Rip watches me for a moment, like he’s debating whether or not he wants to reply. When he stays silent, I have my answer.
Disappointment fills me, but it’s nothing more than what I deserve. I deserve a lot worse, to be honest. I deserved for him to let me fall on those rocks instead of catching me. I deserved to be locked up, to be hated.
“I’m sorry,” I whisper. And I’m not exactly sure what parts I’m apologizing for, but my words are sincere nevertheless.
His expression shutters, giving nothing away.
When I realize he’s not going to respond to that either, I almost turn and walk away. Almost.
But something keeps me standing there, rooted with him.
As we watch each other beside the brine-breathed water, all I can think of is how his lips grazed against mine. How the feather-light touch was so contradictory to his rough reputation and sharp edges.
Even though I shouldn’t care, I find that I don’t want him to hate me. I don’t want his cold indifference.
My body remembers that night. From the heat of his breath, to the feel of his fingertips skimming my jaw. Every time I close my eyes, my heart pounds with the thought of it, my mind spinning with what it meant, why he did it.
Why did he do it?
I’ve tried fighting him tooth and nail since I met him. I’ve tried hating him. Blaming him, but...
But.
That argument of him being my enemy, it doesn’t feel true anymore.
Something changed. Something split off, and I can feel it, I can feel me drifting blindly in the water like one of those pieces of broken-off ice.
Maybe it was the barely-kiss that did it. Maybe it was the poke and prod, the proud smile I received when I unleashed my ribbons and admitted what I am.
Or maybe it was right from the start, when he saw me and he knew what I was and he did not balk. Maybe I was doomed from the beginning, the moment I walked off that ship.
I wrap my arms around myself and move my gaze to the ocean. It’s easier, to face that than to look at him as I talk.
“You’ve never treated me like your prisoner, not really,” I say quietly.
Hopefully he can hear me over the waves, because my voice doesn’t have the courage to go louder.

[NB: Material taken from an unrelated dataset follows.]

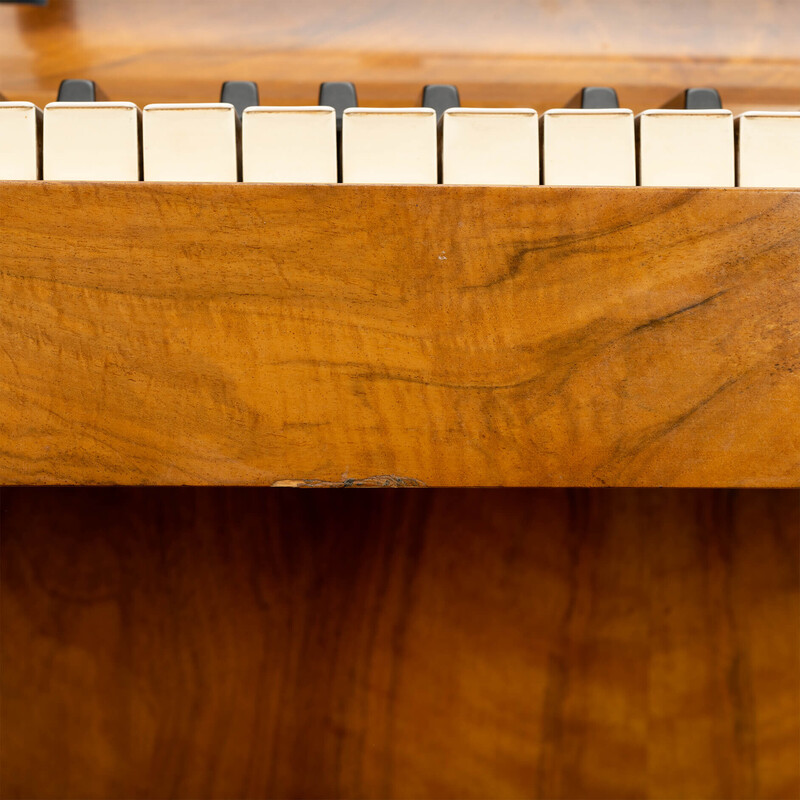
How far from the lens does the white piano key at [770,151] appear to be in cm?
39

“I thought it was a tactic. Maybe it was—is. I don’t know. I never know with you, because you confuse me. This whole damn army confuses me,” I admit with a small scoff as I shake my head at myself.
I’m breathing harder, exerted from carrying the weight of my confession.
This could be a mistake. But everyone keeps telling me to listen to my instincts, and my instincts keep telling me to stop. To stop my knee-jerk reactions and try to see things in a different light instead.
Because even though that kiss was the softest, lightest touch, I felt its weight all the way down to my bones. And that can’t be a trick.
Right?
This quiet night is perfect for these timid thoughts. Perfect for looking at the shifting waves and feeling myself shifting too. My cheeks fight between a flush and the frost, heat and chill.
The clouds move overhead, like a curtain peeling back, finger to lips, an eavesdropping sky.
“But I just realized something,” I go on with an almost-smile.
Beside us, the seawater crashes against the rocks with a clap and a rumble.
“And what’s that?” Rip asks.
Our gazes stay locked on the thundercloud sea.